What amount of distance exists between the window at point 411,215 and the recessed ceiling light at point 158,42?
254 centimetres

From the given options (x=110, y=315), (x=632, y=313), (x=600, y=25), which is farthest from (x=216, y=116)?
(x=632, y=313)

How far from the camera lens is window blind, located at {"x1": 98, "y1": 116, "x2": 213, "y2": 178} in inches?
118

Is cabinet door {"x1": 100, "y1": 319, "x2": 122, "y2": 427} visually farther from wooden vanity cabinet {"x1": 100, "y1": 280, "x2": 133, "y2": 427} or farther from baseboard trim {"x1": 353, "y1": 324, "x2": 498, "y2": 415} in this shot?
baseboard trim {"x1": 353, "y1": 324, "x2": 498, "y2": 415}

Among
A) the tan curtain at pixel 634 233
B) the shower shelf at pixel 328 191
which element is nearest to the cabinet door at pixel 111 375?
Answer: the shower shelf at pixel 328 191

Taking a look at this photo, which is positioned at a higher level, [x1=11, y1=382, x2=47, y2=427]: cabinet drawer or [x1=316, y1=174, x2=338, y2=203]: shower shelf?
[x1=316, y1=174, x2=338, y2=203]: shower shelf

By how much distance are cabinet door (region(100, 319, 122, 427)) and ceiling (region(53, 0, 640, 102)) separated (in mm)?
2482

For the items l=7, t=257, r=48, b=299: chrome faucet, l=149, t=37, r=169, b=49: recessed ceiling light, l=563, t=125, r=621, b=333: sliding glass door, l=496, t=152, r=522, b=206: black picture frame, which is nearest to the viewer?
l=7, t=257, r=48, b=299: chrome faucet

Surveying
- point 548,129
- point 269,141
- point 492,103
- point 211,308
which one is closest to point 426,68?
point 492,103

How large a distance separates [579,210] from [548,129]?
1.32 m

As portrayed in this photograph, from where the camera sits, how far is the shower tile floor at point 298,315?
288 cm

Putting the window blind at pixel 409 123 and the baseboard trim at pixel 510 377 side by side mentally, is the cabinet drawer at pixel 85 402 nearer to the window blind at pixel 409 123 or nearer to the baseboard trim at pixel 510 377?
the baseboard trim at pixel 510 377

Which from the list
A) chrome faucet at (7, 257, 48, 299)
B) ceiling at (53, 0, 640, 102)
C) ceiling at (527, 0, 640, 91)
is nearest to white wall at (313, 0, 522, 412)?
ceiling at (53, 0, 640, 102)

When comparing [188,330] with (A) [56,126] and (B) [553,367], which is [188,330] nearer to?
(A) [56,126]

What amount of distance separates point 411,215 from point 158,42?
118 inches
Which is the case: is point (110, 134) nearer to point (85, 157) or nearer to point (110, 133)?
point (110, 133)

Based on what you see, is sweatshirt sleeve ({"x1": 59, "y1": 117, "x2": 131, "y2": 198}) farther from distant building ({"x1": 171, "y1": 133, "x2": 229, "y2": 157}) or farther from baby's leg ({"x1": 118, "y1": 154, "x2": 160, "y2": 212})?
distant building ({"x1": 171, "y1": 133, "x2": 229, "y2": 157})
......
◆ Exercise directions
Render the entries above as a JSON list of strings, with each non-blank line as its own string and blank lines omitted.

◆ Exercise response
[
  "What amount of distance exists between the window at point 411,215 and the recessed ceiling light at point 158,42?",
  "254 centimetres",
  "From the given options (x=110, y=315), (x=632, y=313), (x=600, y=25), which is farthest from (x=216, y=116)?",
  "(x=632, y=313)",
  "How far from the camera lens is window blind, located at {\"x1\": 98, \"y1\": 116, \"x2\": 213, \"y2\": 178} in inches?",
  "118",
  "Is cabinet door {\"x1\": 100, \"y1\": 319, \"x2\": 122, \"y2\": 427} visually farther from wooden vanity cabinet {\"x1\": 100, \"y1\": 280, \"x2\": 133, \"y2\": 427} or farther from baseboard trim {\"x1\": 353, \"y1\": 324, \"x2\": 498, \"y2\": 415} in this shot?",
  "baseboard trim {\"x1\": 353, \"y1\": 324, \"x2\": 498, \"y2\": 415}",
  "Among",
  "A) the tan curtain at pixel 634 233",
  "B) the shower shelf at pixel 328 191",
  "which element is nearest to the cabinet door at pixel 111 375?",
  "Answer: the shower shelf at pixel 328 191",
  "Taking a look at this photo, which is positioned at a higher level, [x1=11, y1=382, x2=47, y2=427]: cabinet drawer or [x1=316, y1=174, x2=338, y2=203]: shower shelf?",
  "[x1=316, y1=174, x2=338, y2=203]: shower shelf",
  "By how much distance are cabinet door (region(100, 319, 122, 427)) and ceiling (region(53, 0, 640, 102)) separated (in mm)?",
  "2482",
  "For the items l=7, t=257, r=48, b=299: chrome faucet, l=149, t=37, r=169, b=49: recessed ceiling light, l=563, t=125, r=621, b=333: sliding glass door, l=496, t=152, r=522, b=206: black picture frame, which is nearest to the viewer?",
  "l=7, t=257, r=48, b=299: chrome faucet",
  "Surveying",
  "- point 548,129",
  "- point 269,141",
  "- point 492,103",
  "- point 211,308",
  "which one is closest to point 426,68?",
  "point 492,103",
  "How large a distance separates [579,210] from [548,129]?",
  "1.32 m",
  "As portrayed in this photograph, from where the camera sits, how far is the shower tile floor at point 298,315?",
  "288 cm",
  "Putting the window blind at pixel 409 123 and the baseboard trim at pixel 510 377 side by side mentally, is the cabinet drawer at pixel 85 402 nearer to the window blind at pixel 409 123 or nearer to the baseboard trim at pixel 510 377?",
  "the baseboard trim at pixel 510 377",
  "Which from the list",
  "A) chrome faucet at (7, 257, 48, 299)",
  "B) ceiling at (53, 0, 640, 102)",
  "C) ceiling at (527, 0, 640, 91)",
  "is nearest to white wall at (313, 0, 522, 412)?",
  "ceiling at (53, 0, 640, 102)",
  "When comparing [188,330] with (A) [56,126] and (B) [553,367], which is [188,330] nearer to?",
  "(A) [56,126]",
  "What amount of distance separates point 411,215 from point 158,42?",
  "118 inches",
  "Which is the case: is point (110, 134) nearer to point (85, 157) or nearer to point (110, 133)?",
  "point (110, 133)",
  "Based on what you see, is sweatshirt sleeve ({\"x1\": 59, \"y1\": 117, \"x2\": 131, \"y2\": 198}) farther from distant building ({\"x1\": 171, \"y1\": 133, \"x2\": 229, \"y2\": 157}) or farther from baby's leg ({\"x1\": 118, \"y1\": 154, \"x2\": 160, \"y2\": 212})?",
  "distant building ({\"x1\": 171, \"y1\": 133, \"x2\": 229, \"y2\": 157})"
]